[Records excerpted from a collection]
'''

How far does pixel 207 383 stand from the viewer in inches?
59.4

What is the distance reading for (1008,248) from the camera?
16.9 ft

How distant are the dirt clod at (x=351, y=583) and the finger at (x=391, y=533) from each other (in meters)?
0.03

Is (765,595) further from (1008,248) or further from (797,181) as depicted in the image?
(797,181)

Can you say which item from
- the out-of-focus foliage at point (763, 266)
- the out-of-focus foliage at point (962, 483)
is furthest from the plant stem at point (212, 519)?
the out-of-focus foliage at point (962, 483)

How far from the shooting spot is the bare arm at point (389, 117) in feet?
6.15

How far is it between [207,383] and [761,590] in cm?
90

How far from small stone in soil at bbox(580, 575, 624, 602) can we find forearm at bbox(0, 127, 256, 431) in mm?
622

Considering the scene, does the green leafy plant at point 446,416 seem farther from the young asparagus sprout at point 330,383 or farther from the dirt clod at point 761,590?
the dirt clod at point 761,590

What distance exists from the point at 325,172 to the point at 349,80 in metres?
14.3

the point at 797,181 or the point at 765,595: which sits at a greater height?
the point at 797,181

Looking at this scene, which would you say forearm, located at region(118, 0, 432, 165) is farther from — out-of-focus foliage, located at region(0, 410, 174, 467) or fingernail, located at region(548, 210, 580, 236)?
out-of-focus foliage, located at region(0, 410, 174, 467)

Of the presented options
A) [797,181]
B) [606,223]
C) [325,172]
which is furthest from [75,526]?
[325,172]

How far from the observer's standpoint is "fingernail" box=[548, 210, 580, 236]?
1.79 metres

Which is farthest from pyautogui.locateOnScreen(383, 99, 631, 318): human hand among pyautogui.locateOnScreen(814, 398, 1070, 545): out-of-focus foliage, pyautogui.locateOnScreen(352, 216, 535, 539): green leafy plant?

'''

● Requirement:
Rewrite every line of the data above as a JSON array of strings, one string per line, leaving out blank lines.

● Written solution:
[
  "How far does pixel 207 383 stand from the viewer in inches?",
  "59.4",
  "What is the distance reading for (1008,248) from the camera?",
  "16.9 ft",
  "How distant are the dirt clod at (x=351, y=583) and the finger at (x=391, y=533) from each other (in meters)?",
  "0.03",
  "Is (765,595) further from (1008,248) or further from (797,181) as depicted in the image?",
  "(797,181)",
  "Can you say which item from",
  "- the out-of-focus foliage at point (763, 266)",
  "- the out-of-focus foliage at point (962, 483)",
  "is furthest from the plant stem at point (212, 519)?",
  "the out-of-focus foliage at point (962, 483)",
  "How far from the shooting spot is the bare arm at point (389, 117) in feet?",
  "6.15",
  "How far is it between [207,383] and [761,590] in cm?",
  "90",
  "How far from small stone in soil at bbox(580, 575, 624, 602) can we find forearm at bbox(0, 127, 256, 431) in mm?",
  "622",
  "Considering the scene, does the green leafy plant at point 446,416 seem farther from the young asparagus sprout at point 330,383 or farther from the dirt clod at point 761,590?",
  "the dirt clod at point 761,590",
  "What distance exists from the point at 325,172 to the point at 349,80 in metres?",
  "14.3",
  "the point at 797,181 or the point at 765,595: which sits at a greater height?",
  "the point at 797,181",
  "Looking at this scene, which would you say forearm, located at region(118, 0, 432, 165) is farther from — out-of-focus foliage, located at region(0, 410, 174, 467) or fingernail, located at region(548, 210, 580, 236)?",
  "out-of-focus foliage, located at region(0, 410, 174, 467)",
  "Of the presented options",
  "A) [797,181]",
  "B) [606,223]",
  "C) [325,172]",
  "which is furthest from [75,526]?",
  "[325,172]",
  "How far from the observer's standpoint is \"fingernail\" box=[548, 210, 580, 236]?",
  "1.79 metres",
  "Which is farthest from pyautogui.locateOnScreen(383, 99, 631, 318): human hand among pyautogui.locateOnScreen(814, 398, 1070, 545): out-of-focus foliage, pyautogui.locateOnScreen(352, 216, 535, 539): green leafy plant?"
]